[Quoted passage]:

March 31, 2009 / 10:05 PM / 11 years ago

TV drama "ER" draws last breath after 15 years

LOS ANGELES (Reuters) - Groundbreaking hospital drama “ER” draws its last breath this week after 15 years of blood, sweat and tears that changed storytelling on U.S. television and put fictional County General Hospital on the world’s stage.

John Stamos arrives at the series finale party for the drama "ER" in Hollywood, California March 28, 2009. REUTERS/Fred Prouser

Thursday’s two-hour season finale on the NBC network, preceded by a retrospective special, brings to an end a drama series that nearly never got made, yet boosted the careers of stars including George Clooney and won 22 Emmy awards, U.S. television’s top honor.

But just as the fast-paced “ER” episodes over the years left many stories unresolved, viewers should not expect a neat ending or grand emotional farewell with many former stars appearing on the final show.

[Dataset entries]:
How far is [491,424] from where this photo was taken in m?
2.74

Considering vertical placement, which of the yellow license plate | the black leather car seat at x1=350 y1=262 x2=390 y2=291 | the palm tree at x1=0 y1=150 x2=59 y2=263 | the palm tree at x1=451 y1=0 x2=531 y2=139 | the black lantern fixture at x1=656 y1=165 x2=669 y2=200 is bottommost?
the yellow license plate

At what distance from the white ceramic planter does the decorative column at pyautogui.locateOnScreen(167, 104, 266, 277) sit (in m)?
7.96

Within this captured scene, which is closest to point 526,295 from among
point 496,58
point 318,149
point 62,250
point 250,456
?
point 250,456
* * *
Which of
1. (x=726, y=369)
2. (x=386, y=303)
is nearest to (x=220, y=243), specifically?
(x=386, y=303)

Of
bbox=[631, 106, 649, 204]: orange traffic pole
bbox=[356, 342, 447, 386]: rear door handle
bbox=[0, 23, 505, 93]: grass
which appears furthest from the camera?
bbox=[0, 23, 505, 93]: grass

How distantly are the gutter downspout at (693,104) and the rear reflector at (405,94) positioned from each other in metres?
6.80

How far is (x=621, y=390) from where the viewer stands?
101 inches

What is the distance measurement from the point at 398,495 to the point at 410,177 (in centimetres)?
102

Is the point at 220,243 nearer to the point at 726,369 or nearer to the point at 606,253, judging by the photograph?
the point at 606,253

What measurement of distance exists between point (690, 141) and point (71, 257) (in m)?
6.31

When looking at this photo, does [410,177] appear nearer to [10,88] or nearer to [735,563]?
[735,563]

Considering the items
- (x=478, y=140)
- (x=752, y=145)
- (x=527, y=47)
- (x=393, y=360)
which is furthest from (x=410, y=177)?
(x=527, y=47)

[Try it]:
Write the next part of the news report on the final episode of "ER," beginning after its last sentence.

[Written response]:
Clooney, who left the show in 1999, and other “ER” alumni including Julianna Margulies, Anthony Edwards, Eriq La Salle and Noah Wyle appeared earlier in this 15th and final season.

“We’ve spread them out over the season,” Executive Producer John Wells, who wrote the finale, told Entertainment Weekly magazine. “I didn’t want to do something like somebody dies, or there is a celebration, or the hospital closes, so that’s why everybody comes back (during the season). I wanted it to be natural.”

Author Michael Crichton, who died of cancer last year, wrote the screenplay for “ER” in 1974 based on his experiences as a medical student in a busy hospital emergency department.

But the it went nowhere until Crichton worked with director Steven Spielberg on the 1993 film “Jurassic Park,” and later the two turned their attention to a TV pilot that eventually aired on NBC in September 1994.


“ER’s” frenetic pace, complex medical jargon and multi-stranded plots were at odds with the self-contained medical mystery format used on most prior hospital TV shows.

But the format and characters played well to audiences. Between 1995 and 1999, “ER” was the top-rated drama on U.S. television.

It also has played in 195 countries in Europe, Africa, Asia and South America and has been dubbed or sub-titled in 22 languages.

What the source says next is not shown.